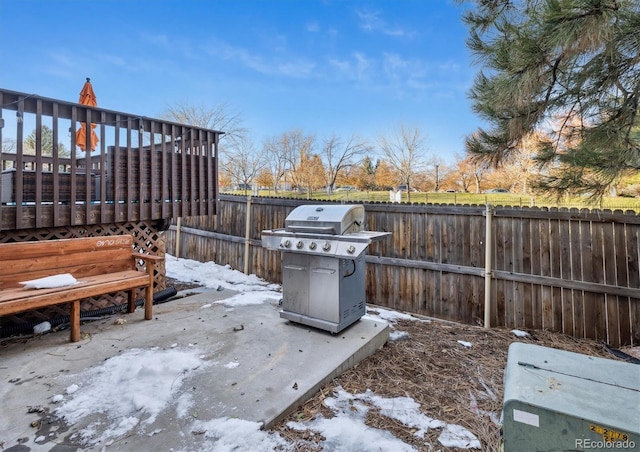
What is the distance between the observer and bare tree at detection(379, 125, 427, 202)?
2375 centimetres

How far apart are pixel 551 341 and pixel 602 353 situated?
0.45 m

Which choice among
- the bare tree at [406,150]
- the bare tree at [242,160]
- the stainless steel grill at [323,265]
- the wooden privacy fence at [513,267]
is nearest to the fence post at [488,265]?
the wooden privacy fence at [513,267]

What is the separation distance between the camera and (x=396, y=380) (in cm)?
254

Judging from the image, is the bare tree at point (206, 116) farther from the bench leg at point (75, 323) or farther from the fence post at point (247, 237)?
the bench leg at point (75, 323)

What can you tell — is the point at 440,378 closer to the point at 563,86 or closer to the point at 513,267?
the point at 513,267

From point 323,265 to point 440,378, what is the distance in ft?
4.66

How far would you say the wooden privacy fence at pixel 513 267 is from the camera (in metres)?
3.50

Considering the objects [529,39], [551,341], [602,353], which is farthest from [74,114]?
[602,353]

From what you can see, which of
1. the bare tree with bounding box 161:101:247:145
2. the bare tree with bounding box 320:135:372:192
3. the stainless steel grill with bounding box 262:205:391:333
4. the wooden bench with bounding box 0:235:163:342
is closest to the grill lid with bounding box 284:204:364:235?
the stainless steel grill with bounding box 262:205:391:333

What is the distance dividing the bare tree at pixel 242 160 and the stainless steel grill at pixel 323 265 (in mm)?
19716

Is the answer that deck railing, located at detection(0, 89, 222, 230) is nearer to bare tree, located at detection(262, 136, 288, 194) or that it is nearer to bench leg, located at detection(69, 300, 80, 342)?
bench leg, located at detection(69, 300, 80, 342)

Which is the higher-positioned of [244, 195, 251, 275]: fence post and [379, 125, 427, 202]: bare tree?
[379, 125, 427, 202]: bare tree

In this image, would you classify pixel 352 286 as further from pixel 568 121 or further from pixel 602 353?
pixel 568 121

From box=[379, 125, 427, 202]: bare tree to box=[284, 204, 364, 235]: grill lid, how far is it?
21.9m
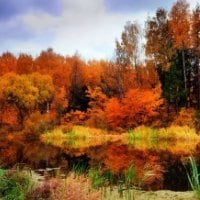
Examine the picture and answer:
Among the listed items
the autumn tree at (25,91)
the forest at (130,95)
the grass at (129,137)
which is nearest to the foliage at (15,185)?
the grass at (129,137)

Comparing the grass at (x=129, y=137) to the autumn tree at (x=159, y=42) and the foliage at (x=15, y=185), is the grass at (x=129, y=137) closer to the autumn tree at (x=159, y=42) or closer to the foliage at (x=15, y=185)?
the autumn tree at (x=159, y=42)

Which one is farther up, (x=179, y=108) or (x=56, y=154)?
(x=179, y=108)

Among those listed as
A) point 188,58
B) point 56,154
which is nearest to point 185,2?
point 188,58

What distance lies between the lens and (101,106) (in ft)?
176

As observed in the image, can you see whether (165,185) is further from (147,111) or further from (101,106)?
(101,106)

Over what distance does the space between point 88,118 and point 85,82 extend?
1045 cm

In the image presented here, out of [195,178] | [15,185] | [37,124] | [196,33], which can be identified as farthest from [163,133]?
[195,178]

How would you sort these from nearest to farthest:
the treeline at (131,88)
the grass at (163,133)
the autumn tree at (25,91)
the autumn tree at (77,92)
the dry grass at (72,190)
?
the dry grass at (72,190)
the grass at (163,133)
the treeline at (131,88)
the autumn tree at (25,91)
the autumn tree at (77,92)

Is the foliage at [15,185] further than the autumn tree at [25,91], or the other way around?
the autumn tree at [25,91]

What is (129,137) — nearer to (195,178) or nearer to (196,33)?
(196,33)

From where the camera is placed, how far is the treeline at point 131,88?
154 feet

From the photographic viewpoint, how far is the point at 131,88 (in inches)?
1978

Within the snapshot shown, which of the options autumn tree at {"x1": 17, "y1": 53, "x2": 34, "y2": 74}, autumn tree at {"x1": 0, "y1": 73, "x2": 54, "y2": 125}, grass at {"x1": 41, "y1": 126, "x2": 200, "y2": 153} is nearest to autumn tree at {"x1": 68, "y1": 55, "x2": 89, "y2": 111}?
autumn tree at {"x1": 0, "y1": 73, "x2": 54, "y2": 125}

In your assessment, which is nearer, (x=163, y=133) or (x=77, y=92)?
(x=163, y=133)
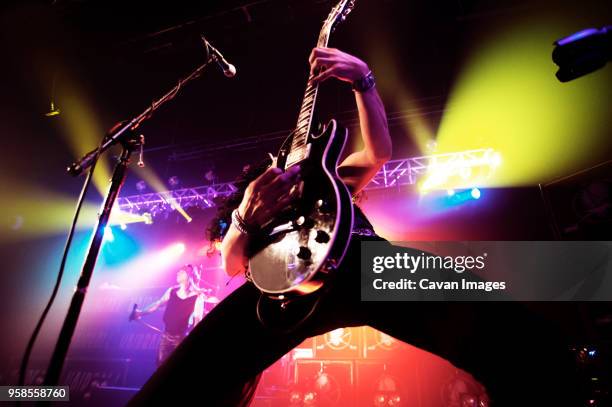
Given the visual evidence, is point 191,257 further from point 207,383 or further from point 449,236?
point 207,383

◆ Work to complete ◆
Copy the records word for word, leaving no picture in the copy.

◆ The result ◆
What is the distance between the observer and bare tree at detection(379, 125, 427, 202)?
2375 centimetres

How far apart are pixel 551 341 and pixel 602 353 situated?
0.45 m

Which choice among
- the bare tree at [406,150]
- the bare tree at [242,160]
- the stainless steel grill at [323,265]
- the wooden privacy fence at [513,267]
is nearest to the fence post at [488,265]?
the wooden privacy fence at [513,267]

What is the separation distance between the camera and (x=396, y=380) (in cm)?
254

Judging from the image, is the bare tree at point (206, 116) farther from the bench leg at point (75, 323) or farther from the fence post at point (247, 237)?
the bench leg at point (75, 323)

What can you tell — is the point at 440,378 closer to the point at 563,86 or closer to the point at 513,267?
the point at 513,267

From point 323,265 to point 440,378, what is the distance in ft?
4.66

How far would you say the wooden privacy fence at pixel 513 267 is from the camera (in metres)?
3.50

Considering the objects [529,39], [551,341], [602,353], which is farthest from [74,114]?
[602,353]

From what you can see, which of
1. the bare tree with bounding box 161:101:247:145
2. the bare tree with bounding box 320:135:372:192
3. the stainless steel grill with bounding box 262:205:391:333
4. the wooden bench with bounding box 0:235:163:342
is closest to the grill lid with bounding box 284:204:364:235?
the stainless steel grill with bounding box 262:205:391:333

What is the distance dividing the bare tree at pixel 242 160 and the stainless steel grill at pixel 323 265 (in mm)?
19716

Is the answer that deck railing, located at detection(0, 89, 222, 230) is nearer to bare tree, located at detection(262, 136, 288, 194) or that it is nearer to bench leg, located at detection(69, 300, 80, 342)?
bench leg, located at detection(69, 300, 80, 342)

Which is the higher-positioned of [244, 195, 251, 275]: fence post and [379, 125, 427, 202]: bare tree?
[379, 125, 427, 202]: bare tree

In this image, would you classify pixel 352 286 as further from pixel 568 121 or further from pixel 602 353?
pixel 568 121

From box=[379, 125, 427, 202]: bare tree to box=[284, 204, 364, 235]: grill lid, how far is it?
21.9m
Examine the picture and answer:
Among the listed items
the autumn tree at (25,91)
the forest at (130,95)
the grass at (129,137)
which is nearest to the foliage at (15,185)?
the grass at (129,137)

Comparing the grass at (x=129, y=137) to the autumn tree at (x=159, y=42) and the foliage at (x=15, y=185), is the grass at (x=129, y=137) closer to the autumn tree at (x=159, y=42) or closer to the foliage at (x=15, y=185)?
the autumn tree at (x=159, y=42)

Which one is farther up, (x=179, y=108) or (x=56, y=154)?
(x=179, y=108)

Among those listed as
A) point 188,58
B) point 56,154
which is nearest to point 185,2?
point 188,58

What distance lies between the lens and (101,106) (in ft)?
176

As observed in the image, can you see whether (165,185) is further from (147,111) or further from (101,106)?
(101,106)

Over what distance does the space between point 88,118 and point 85,82 extend?
1045 cm

In the image presented here, out of [195,178] | [15,185] | [37,124] | [196,33], which can be identified as farthest from [163,133]?
[195,178]

How would you sort these from nearest to farthest:
the treeline at (131,88)
the grass at (163,133)
the autumn tree at (25,91)
the autumn tree at (77,92)
the dry grass at (72,190)
?
the dry grass at (72,190)
the grass at (163,133)
the treeline at (131,88)
the autumn tree at (25,91)
the autumn tree at (77,92)

Is the foliage at [15,185] further than the autumn tree at [25,91], or the other way around?
the autumn tree at [25,91]

What is (129,137) — nearer to (195,178) or nearer to (196,33)?
(196,33)

From where the camera is placed, how far is the treeline at point 131,88?
154 feet

From the photographic viewpoint, how far is the point at 131,88 (in inches)?
1978

Within the snapshot shown, which of the options autumn tree at {"x1": 17, "y1": 53, "x2": 34, "y2": 74}, autumn tree at {"x1": 0, "y1": 73, "x2": 54, "y2": 125}, grass at {"x1": 41, "y1": 126, "x2": 200, "y2": 153} is nearest to autumn tree at {"x1": 68, "y1": 55, "x2": 89, "y2": 111}?
autumn tree at {"x1": 0, "y1": 73, "x2": 54, "y2": 125}

In your assessment, which is nearer, (x=163, y=133) or (x=77, y=92)?
(x=163, y=133)
Given the visual evidence, is point 191,257 further from point 207,383 or further from point 449,236?
point 207,383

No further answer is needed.